Fecha: 19 de marzo de 2023

Por lo que llevamos dicho, a saber, que Dios nos quiere libres, que somos libres para el amor, que el sufrimiento y la contrariedad contribuyen a madurar la libertad, se entenderá que somos más libres cuanto más vinculados (comprometidos) estamos.

Sabemos que esto es justamente lo que hoy muchos no pueden entender o no quieren aceptar. No es fácil explicarlo cuando en el interlocutor existe una actitud básica de vivir encerrado en sí mismo. Como aquel joven que, hace años, se resistía a ceder ante el enamoramiento que sentía respecto de una chica, “porque no quería dejar de ser libre”: no quería asumir ningún vínculo. Hoy quizá optaría por mantener una relación “sin compromiso”. Más tarde, gracias a Dios, se casó y fue feliz.

Este domingo tenemos un recuerdo muy especial del Seminario y de los jóvenes que en nuestra diócesis se preparan para el sacerdocio. Son jóvenes absolutamente normales, que han vivido una experiencia tal de seguimiento como discípulos de Jesucristo, que hoy se presentan a la Iglesia porque creen que el mismo Jesucristo les llama a ser sacerdotes, en la línea de los Apóstoles. ¿Qué pensar de la libertad de estos jóvenes? Si llegan a ser ordenados presbíteros, ¿han renunciado a su libertad?, ¿son menos libres que antes?; si dedican sinceramente su vida a cumplir los compromisos que comporta la vida ministerial, ¿no significa esto que pierden autonomía?

Aceptadas las diferencias, en el fondo estamos en el mismo caso que aquel joven que no quería asumir ningún vínculo. Cuando la libertad se deja iluminar y penetrar por el amor auténtico, entonces la persona se siente verdaderamente libre. Escribió Edith Stein:

La autoentrega es la más libre obra de la libertad. Quien se entrega a la gracia (en el amor de Dios) tan enteramente despreocupado de sí mismo – de su autonomía y de su individualidad cerradas – se fundirá en ella (en la gracia) siendo enteramente libre y enteramente él mismo. Sobre este trasfondo destaca claramente la imposibilidad de encontrar el camino mientras uno aún se mire a sí mismo.

Los seminaristas son jóvenes que se ofrecen a sí mismos como respuesta a tres vocaciones o llamadas: la llamada a existir como criaturas de Dios, la llamada a la fe como discípulos de Jesucristo y la llamada al presbiterado como apóstoles en la Iglesia. La llamada a la libertad está presente en cada una de estas vocaciones. La libertad radica inicialmente en la vocación a existir. Pero esta libertad crece y madura cuando en el bautismo y en la vida de fe se ve impregnada de amor a Dios y a los hermanos.
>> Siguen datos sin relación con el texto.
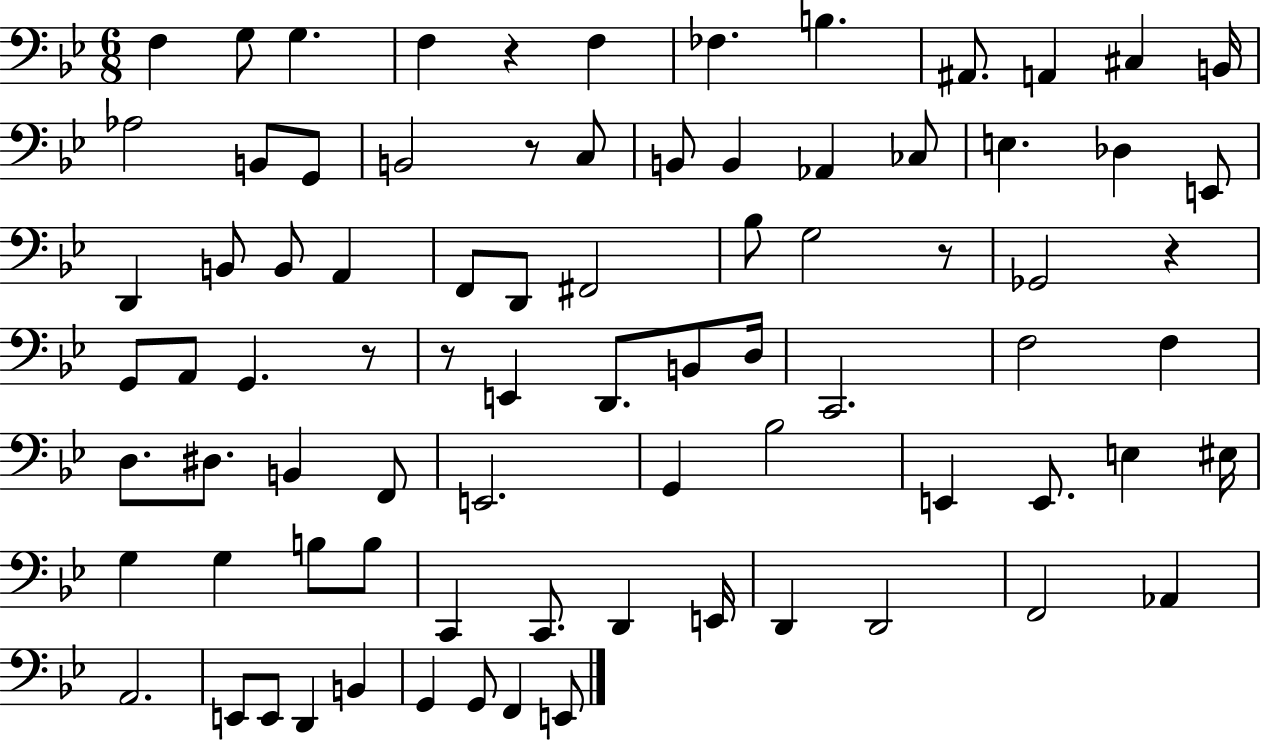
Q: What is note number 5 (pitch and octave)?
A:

Después alcanza su maduración cuando la persona realiza su acto más libre cuando se ofrece a sí mismo por amor en respuesta a la llamada de Cristo. Entonces la libertad del seminarista encuentra su pleno sentido al verse concretada en una forma de vida, en actos y gestos propios del apóstol, totalmente disponible para el servicio que necesite el Pueblo de Dios.

La libertad del sacerdote vivida así, se ve capaz de logros insospechados. En el Nuevo Testamento esa libertad tiene un nombre no fácil de traducir: “parresía”. Esto es, confianza, valentía, sinceridad en el hablar, incluso “osadía”. Este era el modo de hablar y actuar de Jesús mismo y de los Apóstoles.

Todos los que, escuchando la vocación de Jesús, han sido capaces de responderle entregándole todo lo que son, experimentan esa plenitud de libertad como un gran regalo.